Sick of being sick and sick of my husbands family treating us like :poop:.

They have ignored us for years because I told my sister-in-law that her husband was picking on me and she lied to cover for him. He has now left her and gone off with a 27 year old (he's 51). Now they had decided to have a 'birthday buffet' for my husband and do not seem to understand that it is inappropriate to do this when they have just ignored him in the past and won't discuss what happened.

My husband rang his other sister suggesting a meeting and she has agreed to see him but wanted the other sister there. He said he would only see them separately at first. When he asked why they had ignored him so much she said it was because 'Cath doesn't get on with Clive.' So, again, I am the Black Sheep of the family and am, apparently, to blame for all that has happened. My husbands Dad rang me and I had to spend an hour on the phone trying to put our part across. All of them have said 'why can't we just put it behind us?' They don't seem to understand that it doesn't go away, it just festers and then, at the 'birthday buffet' they can all pretend to be loving and caring when in fact they are blaming us.

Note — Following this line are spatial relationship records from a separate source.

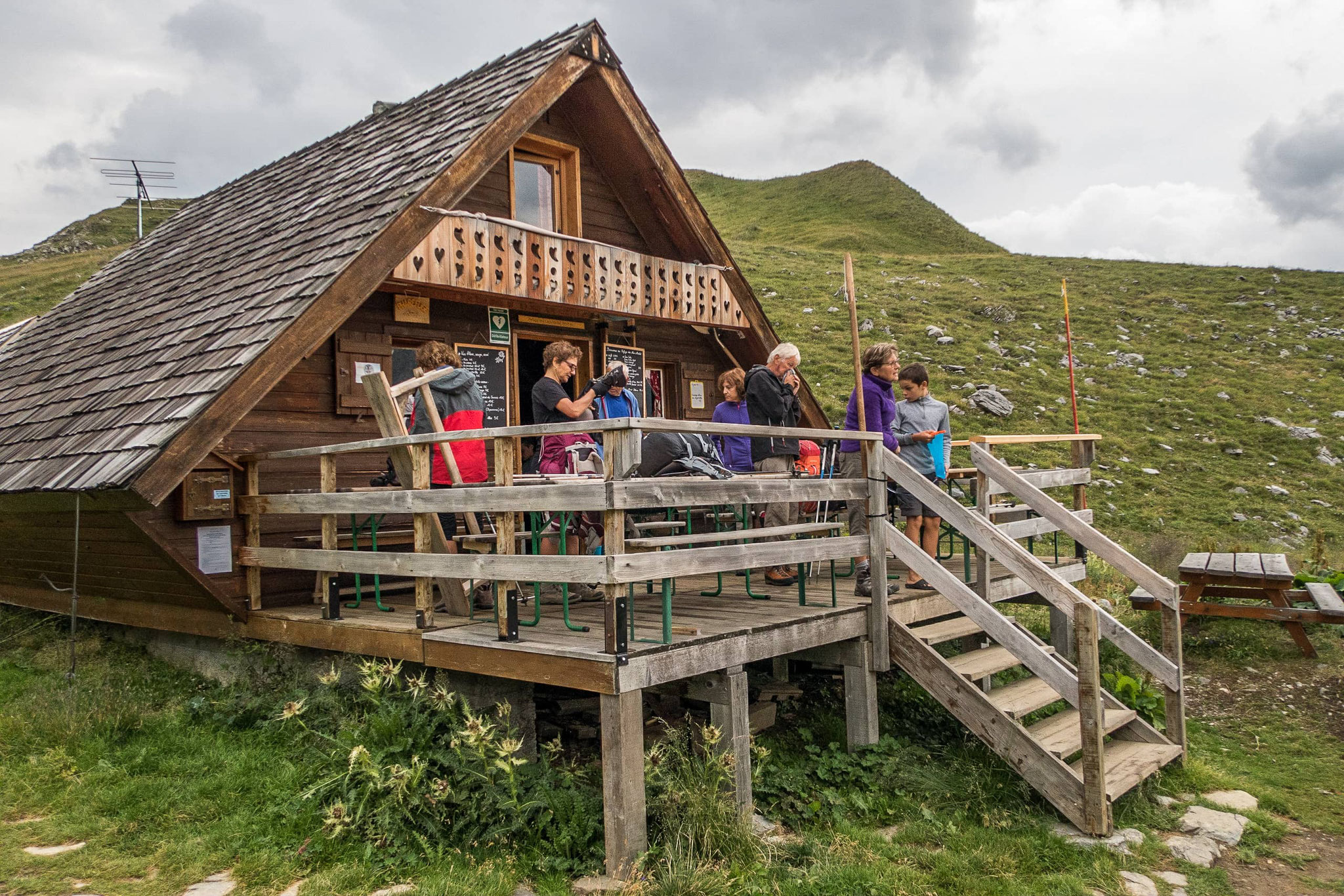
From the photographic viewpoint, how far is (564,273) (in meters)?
9.22

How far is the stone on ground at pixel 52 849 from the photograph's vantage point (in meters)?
4.92

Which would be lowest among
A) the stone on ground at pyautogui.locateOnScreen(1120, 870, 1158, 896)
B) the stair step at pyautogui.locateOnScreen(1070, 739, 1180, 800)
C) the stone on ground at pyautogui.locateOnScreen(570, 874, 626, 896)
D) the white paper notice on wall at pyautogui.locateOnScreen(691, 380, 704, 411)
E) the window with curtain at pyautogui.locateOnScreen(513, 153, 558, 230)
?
the stone on ground at pyautogui.locateOnScreen(1120, 870, 1158, 896)

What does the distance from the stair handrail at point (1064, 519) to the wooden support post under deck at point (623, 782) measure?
12.2 feet

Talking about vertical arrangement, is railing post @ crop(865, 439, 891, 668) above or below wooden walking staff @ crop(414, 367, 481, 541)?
below

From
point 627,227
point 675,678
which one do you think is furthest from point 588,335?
point 675,678

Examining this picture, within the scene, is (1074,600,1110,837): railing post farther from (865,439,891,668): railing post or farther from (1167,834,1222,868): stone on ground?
(865,439,891,668): railing post

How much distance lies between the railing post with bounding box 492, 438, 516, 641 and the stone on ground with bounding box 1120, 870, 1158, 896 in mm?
3511

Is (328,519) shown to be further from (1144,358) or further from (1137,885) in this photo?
(1144,358)

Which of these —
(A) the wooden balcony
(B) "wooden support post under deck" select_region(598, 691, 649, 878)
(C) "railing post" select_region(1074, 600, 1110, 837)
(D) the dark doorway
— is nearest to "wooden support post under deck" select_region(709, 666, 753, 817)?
(B) "wooden support post under deck" select_region(598, 691, 649, 878)

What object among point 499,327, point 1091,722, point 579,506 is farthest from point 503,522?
point 499,327

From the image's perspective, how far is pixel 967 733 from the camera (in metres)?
7.13

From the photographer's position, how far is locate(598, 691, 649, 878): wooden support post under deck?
15.6ft

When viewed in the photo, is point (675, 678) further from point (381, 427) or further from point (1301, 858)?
point (1301, 858)

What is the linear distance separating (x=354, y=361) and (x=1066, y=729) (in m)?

I just don't get! I thought it was my paranoia until she confirmed that she thought it was my fault! I'm so sick of it! I haven't stopped crying, I'm frightened and just want to hide away from everything.

If they don't sort it out, if they don't give some form of apology; even if it's understanding things from my perspective, then I will cut myself off from the completely.

I feel like I'm being bullied. :cry::cry::cry::cry:
 
I feel a little better today then I have in the last few days. Maybe it is because my husband took me out to get a soda and then on to the pharmacy. Plus the sun is shining. Oh, and let's not discount that I took a shower. Yippee. Though I will take a nap, I don't feel like I need to hibernate there all day. That's a positive.